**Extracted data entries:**
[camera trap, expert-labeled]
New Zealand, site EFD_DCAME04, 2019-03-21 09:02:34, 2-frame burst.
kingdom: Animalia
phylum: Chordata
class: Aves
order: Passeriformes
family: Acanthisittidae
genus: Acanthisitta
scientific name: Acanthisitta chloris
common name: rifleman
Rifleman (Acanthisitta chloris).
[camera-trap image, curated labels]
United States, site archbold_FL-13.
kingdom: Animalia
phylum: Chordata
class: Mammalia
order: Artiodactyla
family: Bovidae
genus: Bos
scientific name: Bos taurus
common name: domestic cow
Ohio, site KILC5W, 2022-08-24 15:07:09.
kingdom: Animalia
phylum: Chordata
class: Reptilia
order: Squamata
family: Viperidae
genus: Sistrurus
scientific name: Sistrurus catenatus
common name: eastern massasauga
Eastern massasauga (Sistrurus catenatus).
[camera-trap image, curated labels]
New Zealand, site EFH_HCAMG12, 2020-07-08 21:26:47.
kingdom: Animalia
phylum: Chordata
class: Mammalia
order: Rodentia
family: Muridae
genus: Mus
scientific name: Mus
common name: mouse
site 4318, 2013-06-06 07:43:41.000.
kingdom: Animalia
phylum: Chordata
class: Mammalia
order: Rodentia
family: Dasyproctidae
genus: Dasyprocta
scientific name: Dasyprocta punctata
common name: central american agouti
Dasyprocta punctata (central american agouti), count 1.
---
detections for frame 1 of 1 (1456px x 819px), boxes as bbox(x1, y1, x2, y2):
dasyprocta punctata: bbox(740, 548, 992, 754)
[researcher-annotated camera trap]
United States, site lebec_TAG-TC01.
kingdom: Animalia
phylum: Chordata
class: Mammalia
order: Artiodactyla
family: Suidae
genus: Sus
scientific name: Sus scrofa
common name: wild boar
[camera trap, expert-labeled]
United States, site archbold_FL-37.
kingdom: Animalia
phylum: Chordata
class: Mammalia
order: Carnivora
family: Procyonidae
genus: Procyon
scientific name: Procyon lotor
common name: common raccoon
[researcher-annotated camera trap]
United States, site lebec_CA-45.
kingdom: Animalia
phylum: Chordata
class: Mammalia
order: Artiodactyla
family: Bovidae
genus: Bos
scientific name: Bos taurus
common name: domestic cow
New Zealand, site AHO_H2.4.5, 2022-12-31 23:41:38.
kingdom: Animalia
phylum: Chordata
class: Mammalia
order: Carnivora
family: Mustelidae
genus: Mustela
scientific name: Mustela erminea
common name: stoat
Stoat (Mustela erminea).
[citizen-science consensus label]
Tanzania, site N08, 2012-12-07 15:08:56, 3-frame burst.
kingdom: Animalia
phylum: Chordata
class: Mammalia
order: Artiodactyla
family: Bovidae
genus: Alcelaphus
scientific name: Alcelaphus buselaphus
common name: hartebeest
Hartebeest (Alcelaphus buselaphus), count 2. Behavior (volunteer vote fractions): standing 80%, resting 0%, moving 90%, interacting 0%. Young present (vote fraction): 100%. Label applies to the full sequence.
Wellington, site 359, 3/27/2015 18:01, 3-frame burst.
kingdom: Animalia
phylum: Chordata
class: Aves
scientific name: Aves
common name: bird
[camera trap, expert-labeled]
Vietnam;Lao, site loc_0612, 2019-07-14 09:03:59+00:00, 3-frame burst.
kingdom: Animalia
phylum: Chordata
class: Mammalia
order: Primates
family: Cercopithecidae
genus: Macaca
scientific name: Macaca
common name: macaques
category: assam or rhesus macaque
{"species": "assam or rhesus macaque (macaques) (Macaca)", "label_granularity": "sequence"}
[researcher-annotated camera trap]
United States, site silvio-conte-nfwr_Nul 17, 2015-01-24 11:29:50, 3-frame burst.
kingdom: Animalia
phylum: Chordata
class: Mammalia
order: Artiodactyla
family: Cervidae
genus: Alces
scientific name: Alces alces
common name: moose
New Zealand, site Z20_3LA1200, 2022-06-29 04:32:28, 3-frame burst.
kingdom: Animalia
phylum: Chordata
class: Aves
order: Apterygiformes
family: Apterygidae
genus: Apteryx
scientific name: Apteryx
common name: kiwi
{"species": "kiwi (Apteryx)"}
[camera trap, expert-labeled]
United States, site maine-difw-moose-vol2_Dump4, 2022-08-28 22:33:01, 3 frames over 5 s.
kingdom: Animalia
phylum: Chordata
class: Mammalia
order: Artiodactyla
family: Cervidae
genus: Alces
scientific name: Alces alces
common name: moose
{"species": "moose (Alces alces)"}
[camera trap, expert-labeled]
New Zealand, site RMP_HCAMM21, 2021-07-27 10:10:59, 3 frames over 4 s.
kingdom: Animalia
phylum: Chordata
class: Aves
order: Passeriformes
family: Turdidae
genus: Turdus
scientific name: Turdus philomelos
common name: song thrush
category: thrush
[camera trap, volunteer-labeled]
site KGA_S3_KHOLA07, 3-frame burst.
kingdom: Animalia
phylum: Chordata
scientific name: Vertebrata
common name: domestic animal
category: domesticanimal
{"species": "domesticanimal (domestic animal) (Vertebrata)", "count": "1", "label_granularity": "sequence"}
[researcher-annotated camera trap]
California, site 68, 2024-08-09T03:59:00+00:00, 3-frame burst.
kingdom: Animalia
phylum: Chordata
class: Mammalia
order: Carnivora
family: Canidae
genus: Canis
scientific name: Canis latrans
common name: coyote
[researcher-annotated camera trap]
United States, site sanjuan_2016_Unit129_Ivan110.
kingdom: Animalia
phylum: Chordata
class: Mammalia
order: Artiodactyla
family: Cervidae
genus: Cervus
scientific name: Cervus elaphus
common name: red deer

**Assignment:**
Look above for lines with the word "United" and copy them all.

**Expected answer:**
United States, site archbold_FL-13.
United States, site lebec_TAG-TC01.
United States, site archbold_FL-37.
United States, site lebec_CA-45.
United States, site silvio-conte-nfwr_Nul 17, 2015-01-24 11:29:50, 3-frame burst.
United States, site maine-difw-moose-vol2_Dump4, 2022-08-28 22:33:01, 3 frames over 5 s.
United States, site sanjuan_2016_Unit129_Ivan110.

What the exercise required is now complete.